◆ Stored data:
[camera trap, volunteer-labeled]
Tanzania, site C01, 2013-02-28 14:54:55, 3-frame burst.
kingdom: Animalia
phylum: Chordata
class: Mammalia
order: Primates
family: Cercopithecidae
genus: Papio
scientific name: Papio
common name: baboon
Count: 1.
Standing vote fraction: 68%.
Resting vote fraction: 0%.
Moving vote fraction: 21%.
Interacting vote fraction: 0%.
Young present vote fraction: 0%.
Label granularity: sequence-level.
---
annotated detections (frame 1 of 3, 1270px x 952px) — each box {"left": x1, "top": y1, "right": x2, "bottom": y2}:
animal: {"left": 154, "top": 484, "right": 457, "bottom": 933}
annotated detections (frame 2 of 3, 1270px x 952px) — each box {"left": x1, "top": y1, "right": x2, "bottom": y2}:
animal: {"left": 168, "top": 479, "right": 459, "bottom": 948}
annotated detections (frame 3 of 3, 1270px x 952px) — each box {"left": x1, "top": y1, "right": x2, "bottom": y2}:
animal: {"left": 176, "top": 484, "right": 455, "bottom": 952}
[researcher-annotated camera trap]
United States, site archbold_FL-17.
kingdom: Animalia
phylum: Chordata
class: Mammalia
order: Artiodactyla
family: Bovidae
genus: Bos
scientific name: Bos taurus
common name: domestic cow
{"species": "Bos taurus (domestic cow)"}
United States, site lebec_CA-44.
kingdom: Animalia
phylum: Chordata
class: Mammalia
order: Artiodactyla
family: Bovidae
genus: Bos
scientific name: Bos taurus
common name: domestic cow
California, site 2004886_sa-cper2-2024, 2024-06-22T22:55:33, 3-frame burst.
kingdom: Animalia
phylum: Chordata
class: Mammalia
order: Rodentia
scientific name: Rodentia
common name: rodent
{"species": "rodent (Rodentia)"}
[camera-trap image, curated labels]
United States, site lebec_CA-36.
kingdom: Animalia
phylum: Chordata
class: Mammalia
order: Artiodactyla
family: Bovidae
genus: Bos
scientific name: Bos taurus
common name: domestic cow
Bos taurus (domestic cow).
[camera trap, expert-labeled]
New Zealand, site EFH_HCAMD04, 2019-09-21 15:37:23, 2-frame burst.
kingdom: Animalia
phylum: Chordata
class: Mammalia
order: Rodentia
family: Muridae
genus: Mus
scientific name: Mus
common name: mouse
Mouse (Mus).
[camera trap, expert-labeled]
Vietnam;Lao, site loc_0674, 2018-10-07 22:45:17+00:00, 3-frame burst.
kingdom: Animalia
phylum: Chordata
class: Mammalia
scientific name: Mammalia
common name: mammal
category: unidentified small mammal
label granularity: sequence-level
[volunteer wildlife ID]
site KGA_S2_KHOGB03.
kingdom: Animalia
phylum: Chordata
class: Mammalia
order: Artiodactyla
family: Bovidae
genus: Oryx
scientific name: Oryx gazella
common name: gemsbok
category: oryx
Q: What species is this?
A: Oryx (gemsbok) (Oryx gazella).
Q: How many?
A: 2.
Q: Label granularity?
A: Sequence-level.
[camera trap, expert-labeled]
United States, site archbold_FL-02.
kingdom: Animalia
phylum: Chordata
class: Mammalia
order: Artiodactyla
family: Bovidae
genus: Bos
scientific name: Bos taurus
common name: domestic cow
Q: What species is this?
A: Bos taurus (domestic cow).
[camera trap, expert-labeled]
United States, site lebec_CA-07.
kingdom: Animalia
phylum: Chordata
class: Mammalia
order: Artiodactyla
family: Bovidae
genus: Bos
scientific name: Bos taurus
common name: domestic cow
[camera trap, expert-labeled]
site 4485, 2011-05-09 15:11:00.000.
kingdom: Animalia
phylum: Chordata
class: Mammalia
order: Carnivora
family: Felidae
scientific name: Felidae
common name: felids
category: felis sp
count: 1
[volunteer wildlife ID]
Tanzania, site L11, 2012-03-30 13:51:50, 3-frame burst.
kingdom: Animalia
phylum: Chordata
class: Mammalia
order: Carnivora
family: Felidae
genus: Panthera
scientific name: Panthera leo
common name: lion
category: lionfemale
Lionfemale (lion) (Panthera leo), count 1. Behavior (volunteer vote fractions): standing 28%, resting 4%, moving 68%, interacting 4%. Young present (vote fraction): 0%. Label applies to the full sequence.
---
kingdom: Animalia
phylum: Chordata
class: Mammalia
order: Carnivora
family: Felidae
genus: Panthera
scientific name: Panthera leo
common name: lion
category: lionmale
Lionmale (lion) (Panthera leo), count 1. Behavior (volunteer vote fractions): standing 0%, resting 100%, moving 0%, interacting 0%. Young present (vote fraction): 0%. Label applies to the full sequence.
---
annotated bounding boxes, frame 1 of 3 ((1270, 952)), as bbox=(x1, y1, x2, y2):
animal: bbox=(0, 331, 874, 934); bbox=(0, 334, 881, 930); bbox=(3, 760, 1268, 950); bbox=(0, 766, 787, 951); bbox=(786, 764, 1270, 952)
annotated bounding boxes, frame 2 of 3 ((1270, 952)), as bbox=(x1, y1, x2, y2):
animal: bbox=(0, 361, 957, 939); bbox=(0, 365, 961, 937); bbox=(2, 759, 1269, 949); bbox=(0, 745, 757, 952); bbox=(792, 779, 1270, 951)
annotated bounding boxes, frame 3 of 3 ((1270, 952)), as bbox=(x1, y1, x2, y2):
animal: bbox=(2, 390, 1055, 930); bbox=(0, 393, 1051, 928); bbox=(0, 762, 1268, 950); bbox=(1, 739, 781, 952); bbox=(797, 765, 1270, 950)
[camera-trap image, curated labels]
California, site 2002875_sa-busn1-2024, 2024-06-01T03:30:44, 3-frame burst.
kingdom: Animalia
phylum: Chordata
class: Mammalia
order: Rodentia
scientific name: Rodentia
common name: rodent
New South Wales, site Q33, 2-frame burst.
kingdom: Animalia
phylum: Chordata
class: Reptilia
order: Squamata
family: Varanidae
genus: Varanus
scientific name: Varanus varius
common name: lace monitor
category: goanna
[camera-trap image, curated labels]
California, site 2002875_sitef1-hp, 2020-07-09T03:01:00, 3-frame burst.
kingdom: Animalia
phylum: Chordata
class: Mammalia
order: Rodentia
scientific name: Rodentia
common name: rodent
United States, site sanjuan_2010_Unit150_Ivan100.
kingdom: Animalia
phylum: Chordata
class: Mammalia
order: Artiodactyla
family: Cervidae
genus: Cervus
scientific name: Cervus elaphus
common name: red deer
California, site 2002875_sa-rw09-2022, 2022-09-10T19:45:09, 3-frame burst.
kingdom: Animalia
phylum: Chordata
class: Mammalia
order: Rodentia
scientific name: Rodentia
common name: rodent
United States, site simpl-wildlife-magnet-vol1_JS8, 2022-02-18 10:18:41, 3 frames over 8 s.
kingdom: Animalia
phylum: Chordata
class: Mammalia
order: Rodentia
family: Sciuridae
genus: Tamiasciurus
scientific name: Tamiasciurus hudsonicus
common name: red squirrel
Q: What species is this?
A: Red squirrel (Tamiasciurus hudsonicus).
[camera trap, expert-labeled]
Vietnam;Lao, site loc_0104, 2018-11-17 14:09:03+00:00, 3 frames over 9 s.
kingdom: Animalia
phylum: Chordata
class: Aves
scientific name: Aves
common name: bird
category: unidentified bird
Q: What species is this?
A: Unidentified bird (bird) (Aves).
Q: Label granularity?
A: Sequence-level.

◆ Task requirements:
Which lines above contain "United"? Show each of them.

◆ Answer space:
United States, site archbold_FL-17.
United States, site lebec_CA-44.
United States, site lebec_CA-36.
United States, site archbold_FL-02.
United States, site lebec_CA-07.
United States, site sanjuan_2010_Unit150_Ivan100.
United States, site simpl-wildlife-magnet-vol1_JS8, 2022-02-18 10:18:41, 3 frames over 8 s.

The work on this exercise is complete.